Incredible. He really has changed this quickly. I have to admit, when he first started up with his story and explanation—apology?—I half expected it to end with a joke on me, accompanied by that classic Grayson Shaw sneer and nasty laugh. But I don’t see either now, just humility and a longing for understanding and forgiveness.
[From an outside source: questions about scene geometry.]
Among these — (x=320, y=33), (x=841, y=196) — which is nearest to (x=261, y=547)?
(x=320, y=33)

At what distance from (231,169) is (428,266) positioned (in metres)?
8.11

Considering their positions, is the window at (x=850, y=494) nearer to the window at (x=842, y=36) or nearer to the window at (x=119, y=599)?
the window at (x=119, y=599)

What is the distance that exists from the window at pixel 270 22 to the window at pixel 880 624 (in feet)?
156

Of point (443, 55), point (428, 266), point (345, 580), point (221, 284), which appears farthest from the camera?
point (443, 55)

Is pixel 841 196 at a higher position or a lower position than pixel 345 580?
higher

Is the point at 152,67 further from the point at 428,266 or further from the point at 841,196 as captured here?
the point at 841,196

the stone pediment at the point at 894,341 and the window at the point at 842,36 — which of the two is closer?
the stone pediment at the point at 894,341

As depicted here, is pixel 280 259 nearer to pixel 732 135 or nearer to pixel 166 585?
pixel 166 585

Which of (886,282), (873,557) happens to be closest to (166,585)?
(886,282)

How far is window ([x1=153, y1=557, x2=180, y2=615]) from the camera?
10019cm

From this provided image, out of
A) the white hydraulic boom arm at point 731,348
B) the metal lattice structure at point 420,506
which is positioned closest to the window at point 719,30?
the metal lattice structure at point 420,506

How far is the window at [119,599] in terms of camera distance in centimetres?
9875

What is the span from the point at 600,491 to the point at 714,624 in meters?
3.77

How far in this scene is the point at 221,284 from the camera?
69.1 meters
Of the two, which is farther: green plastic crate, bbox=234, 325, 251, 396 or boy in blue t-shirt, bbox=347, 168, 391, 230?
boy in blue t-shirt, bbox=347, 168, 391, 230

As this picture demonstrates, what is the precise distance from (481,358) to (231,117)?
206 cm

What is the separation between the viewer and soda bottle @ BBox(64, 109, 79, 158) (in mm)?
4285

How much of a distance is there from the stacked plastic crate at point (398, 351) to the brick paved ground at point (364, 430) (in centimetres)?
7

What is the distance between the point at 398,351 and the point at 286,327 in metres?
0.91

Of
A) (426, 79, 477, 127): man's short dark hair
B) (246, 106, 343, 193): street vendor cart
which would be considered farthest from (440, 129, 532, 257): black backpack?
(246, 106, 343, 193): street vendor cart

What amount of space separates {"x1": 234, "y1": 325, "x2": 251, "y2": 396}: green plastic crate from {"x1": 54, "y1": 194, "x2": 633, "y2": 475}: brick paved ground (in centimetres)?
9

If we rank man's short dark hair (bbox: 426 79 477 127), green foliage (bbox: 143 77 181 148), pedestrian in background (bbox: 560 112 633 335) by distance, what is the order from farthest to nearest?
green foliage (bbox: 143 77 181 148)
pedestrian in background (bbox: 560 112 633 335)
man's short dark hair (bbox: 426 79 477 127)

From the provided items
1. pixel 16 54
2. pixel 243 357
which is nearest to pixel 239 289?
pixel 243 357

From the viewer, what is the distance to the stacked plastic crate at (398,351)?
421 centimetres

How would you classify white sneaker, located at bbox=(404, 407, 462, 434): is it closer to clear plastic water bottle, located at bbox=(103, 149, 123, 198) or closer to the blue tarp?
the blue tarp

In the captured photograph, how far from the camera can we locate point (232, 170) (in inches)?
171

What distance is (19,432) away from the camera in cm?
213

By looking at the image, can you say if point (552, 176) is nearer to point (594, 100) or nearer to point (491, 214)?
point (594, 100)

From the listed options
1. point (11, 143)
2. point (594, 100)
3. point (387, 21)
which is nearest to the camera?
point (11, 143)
I don’t think it’s the battle outside Titan Hall that changed Grayson, but what he saw inside: that panel that detailed the Grayson Shaw affair. I think seeing what his decision in 2014 led to, what he became, has given him some perspective. I wonder what the world would be like if we could all glimpse our future before every major decision. Maybe that’s what stories are for: so we can learn from people living similar lives, with similar troubles.
“Don’t worry about it. Look, we’ve all done things we’re not proud of at some point. Just part of being human. What counts is what we do right now.”
The air slowly flows out of Grayson, and he glances around at the candlelit storage room. “What are we going to do right now?”
“Now we’re going to go on the offensive.”